Colorado’s U.S. senators, Michael Bennet and Mark Udall, sent a letter Thursday asking leaders in both the House and Senate to keep $350 million for dairy farmers in the conference version of the Agriculture Appropriations Act. The money was approved last month in the Senate version of the bill.
“We still have an opportunity to get this lifeline in the final version of the bill, and I urge my colleagues to include it, Senator Udall was quoted as saying in a press release about the letter.
The letter comes on the heels of the announcement that six Colorado dairy farms have filed for Chapter 11 bankruptcy this year, with more expected to follow.

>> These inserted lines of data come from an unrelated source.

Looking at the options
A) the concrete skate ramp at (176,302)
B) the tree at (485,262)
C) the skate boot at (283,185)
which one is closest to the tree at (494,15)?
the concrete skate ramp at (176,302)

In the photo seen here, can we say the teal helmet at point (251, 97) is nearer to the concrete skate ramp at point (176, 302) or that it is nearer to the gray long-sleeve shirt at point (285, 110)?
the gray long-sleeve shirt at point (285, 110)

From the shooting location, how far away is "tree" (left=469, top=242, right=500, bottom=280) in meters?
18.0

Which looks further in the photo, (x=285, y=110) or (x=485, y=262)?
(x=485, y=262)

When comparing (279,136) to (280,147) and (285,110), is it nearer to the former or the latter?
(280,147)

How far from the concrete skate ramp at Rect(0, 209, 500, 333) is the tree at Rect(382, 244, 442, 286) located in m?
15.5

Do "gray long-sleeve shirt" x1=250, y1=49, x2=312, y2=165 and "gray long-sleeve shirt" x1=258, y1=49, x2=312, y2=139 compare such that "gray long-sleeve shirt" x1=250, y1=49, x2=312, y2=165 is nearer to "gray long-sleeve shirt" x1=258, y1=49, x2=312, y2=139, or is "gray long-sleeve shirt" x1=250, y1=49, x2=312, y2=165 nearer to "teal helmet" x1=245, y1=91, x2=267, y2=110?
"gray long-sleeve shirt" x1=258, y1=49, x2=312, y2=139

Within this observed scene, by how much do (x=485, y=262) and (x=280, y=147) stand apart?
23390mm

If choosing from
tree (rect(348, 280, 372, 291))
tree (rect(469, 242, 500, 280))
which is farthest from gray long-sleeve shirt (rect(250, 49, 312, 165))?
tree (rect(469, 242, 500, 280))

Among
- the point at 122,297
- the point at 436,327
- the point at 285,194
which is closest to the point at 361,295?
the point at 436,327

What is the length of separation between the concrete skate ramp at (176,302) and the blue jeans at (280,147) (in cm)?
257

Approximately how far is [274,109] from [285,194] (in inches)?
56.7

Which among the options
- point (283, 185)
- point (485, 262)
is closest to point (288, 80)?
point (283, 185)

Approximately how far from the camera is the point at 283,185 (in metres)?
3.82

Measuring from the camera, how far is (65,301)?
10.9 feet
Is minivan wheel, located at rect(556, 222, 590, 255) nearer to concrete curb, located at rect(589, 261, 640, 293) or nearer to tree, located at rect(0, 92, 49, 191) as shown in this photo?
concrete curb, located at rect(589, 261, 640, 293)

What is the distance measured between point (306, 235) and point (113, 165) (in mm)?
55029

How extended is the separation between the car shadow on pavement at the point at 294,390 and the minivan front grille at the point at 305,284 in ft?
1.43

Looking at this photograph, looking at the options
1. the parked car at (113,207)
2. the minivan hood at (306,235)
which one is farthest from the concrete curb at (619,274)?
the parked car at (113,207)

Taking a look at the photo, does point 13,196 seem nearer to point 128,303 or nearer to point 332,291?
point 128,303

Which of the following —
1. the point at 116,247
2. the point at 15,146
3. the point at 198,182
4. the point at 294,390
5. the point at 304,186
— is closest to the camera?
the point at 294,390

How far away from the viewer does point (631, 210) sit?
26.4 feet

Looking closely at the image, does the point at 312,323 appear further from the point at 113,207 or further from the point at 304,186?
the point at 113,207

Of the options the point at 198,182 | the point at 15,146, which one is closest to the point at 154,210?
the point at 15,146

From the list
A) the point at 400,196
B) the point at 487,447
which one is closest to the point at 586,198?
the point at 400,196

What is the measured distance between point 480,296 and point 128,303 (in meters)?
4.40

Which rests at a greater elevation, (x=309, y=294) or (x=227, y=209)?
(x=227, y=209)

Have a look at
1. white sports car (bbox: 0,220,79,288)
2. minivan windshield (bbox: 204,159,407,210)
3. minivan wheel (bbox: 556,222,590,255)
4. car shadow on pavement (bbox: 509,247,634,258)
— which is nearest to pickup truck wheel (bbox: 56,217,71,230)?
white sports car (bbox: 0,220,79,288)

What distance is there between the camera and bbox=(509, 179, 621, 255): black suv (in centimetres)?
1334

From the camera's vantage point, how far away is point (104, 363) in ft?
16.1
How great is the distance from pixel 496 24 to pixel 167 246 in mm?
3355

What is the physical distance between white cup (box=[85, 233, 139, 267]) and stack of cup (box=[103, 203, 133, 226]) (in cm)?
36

Observers blame the tough times on two factors: the fact that milk commodity prices are at their lowest level since the 1970s and the collapse of New Frontier Bank in Greeley. The bank’s closure in April cut credit lines for many dairy farmers, just as prices plummeted. And farmers still don’t whether the new owners of the New Frontier loans—75 percent of which are in arrears— will be willing to restructure.
Not only are these types of subsidies counterproductive, as they send the wrong signals to dairy farmers to produce more milk when there’s already too much of it, they also come with a massive price tag.
The funding supported by the senators’ letter would allow the U.S. Department of Agriculture to raise the support price for nonfat dry milk from $.92 per pound to $.97 per pound. If approved, the new funding would be in addition to another recent increase. At the end of July, Agriculture Secretary Tom Vilsack announced a three-month temporary increase in the support price of dairy products. At that time, nonfat dry milk went from $.80 per pound to $.92 per pound. Don’t understand what a “support price” is? Here is an explanation of the program from the National Milk Producers Federation:
Under the Dairy Product Price Support Program, the USDA serves as a buyer of last resort to help clear commodity dairy markets during periods of exceptionally low farm-level prices.
Though Fourth District Congresswoman Betsy Markey did not sign the letter, she was included in the press release, which was titled “With More Family Farms on Brink, Bennet, Udall, Markey Push for Much-Needed Relief for Colorado’s Dairy Producers.”
Asked about this, spokesman Ben Marter noted that Markey is the lone Colorado representative on the Agriculture Committee, and said she has been working with the chairman of that committee to “try to rush relief to some of these folks.”
“Literally, since her first day in Congress, she has really been fighting for the dairy industry in her corner of Colorado,” said Marter.